I am writing a novel. This is nothing new; I've been working on it for some time now. The fact that I am saying it though, sharing it, is raising some questions from the outer world. This is fine, even normal. To be fair, I have questions of my own.
In the past I knew have to give such answers, ones that were based on research and planning. Answers that were fully formed in a map pointing upwards, my ladder of success. I used to thrive on such planning. It is a relateable process whereas writing despite the fact that the odds are against you is not. I was once a phenomenal planner!
I liked seeing where I was going. It gave me a sense of control and imparted me with some breathing room. Each time someone asked, I simply showed them my map. "I am going here" I said. Smiles and sighs of relief abounded for my practical answer. I collected each and every one of them like stamps in a passport, my proof and assurance that in fact, I was on my way.
And then life happens. A shift occurs that changes your future plans. Sometimes the change doesn't come from the outside but from within and it leaves you to go off searching once again.
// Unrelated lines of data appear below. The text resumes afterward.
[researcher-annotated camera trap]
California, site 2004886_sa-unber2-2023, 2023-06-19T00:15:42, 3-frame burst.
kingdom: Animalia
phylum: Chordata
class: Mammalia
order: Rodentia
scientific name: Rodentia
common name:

My children were the proverbial shift in my life. When I became a mother, I also made the choice to exit a career plan that had previously served me for over a decade. Things had changed or maybe I did. Either way, the plan had deteriorated over time. It left me feeling burnt out to the point that I knew I couldn't continue on that road anymore.
When my husband and I had made the choice to start a family, there was with that decision, a new plan in action. It was exciting and nerve-racking, exhausting and rewarding. Still for all the wonder of that time, there was something missing. I kept going back to the new plan, I was feeling lost - where was I? I found myself writing in notebooks to figure things out.